Najsłynniejsze obrazy o morzu. Opis obrazu Aiwazowskiego „Pejzaż morski z wrakiem statku w świetle księżyca” Nocny pejzaż morski

Chcę czegoś, co nie jest tematycznie sezonowe, nie o żarówkach i girlandach z kulkami, ale wręcz przeciwnie, o niewidzeniu ludzi, niesłyszeniu ludzi i leżeniu bezczynnie. W skrócie - najsłynniejsze pejzaże morskie w sztuce światowej.


Caspara Davida Friedricha. „Wędrowiec nad morzem mgły”. 1818

To jeden z kultowych obrazów epoki romantyzmu, gdzie wszystko dotyczyło dumnego samotnika, samotności, potężnych żywiołów.

Claude Lorrain. „Lądowanie królowej Saby”. 1648.

W tamtych czasach malowanie niezależnych pejzaży nie było jeszcze modne, malarze byli zmuszeni „przykręcić” im jakąś biblijną lub mityczną historię, by uzasadnić wybrany temat.

I. Aiwazowski. „Dziewiąta fala”. 1850

Claude Monet. „Wrażenie. Wschód słońca”. 1872

Ten obraz przedstawiający port Le Havre dał początek impresjonizmowi.

Rembrandta. „Burza na Jeziorze Galilejskim”. 1633

Obraz słynący nie tylko z tego, że był jedynym pejzażem Rembrandta, ale także z jego kradzieży w 1990 roku.
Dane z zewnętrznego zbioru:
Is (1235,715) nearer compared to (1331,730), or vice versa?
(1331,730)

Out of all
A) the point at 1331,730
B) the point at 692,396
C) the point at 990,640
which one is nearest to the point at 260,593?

Hokusai. „Wielka fala w Kaganawie”. 1823-31

To prawda, że ​​nie jest to „obraz”, ale grawerunek, ale nadal świetnie i niech tu będzie.

wyłączony
Generalnie niepoprawne użycie słów doprowadza mnie do szału, zwłaszcza w dziennikarstwie, dla którego słowa teoretycznie są głównym i jedynym budulcem.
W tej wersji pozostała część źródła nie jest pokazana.